PROBLEM STATEMENT> Please reproduce each line of the data below as it stands.

Stored items
# # # # #

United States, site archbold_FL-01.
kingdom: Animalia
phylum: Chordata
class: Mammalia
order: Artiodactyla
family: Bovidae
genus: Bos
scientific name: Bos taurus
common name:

# # # # #

OUTPUT OF THE TASK>
United States, site archbold_FL-01.
kingdom: Animalia
phylum: Chordata
class: Mammalia
order: Artiodactyla
family: Bovidae
genus: Bos
scientific name: Bos taurus
common name:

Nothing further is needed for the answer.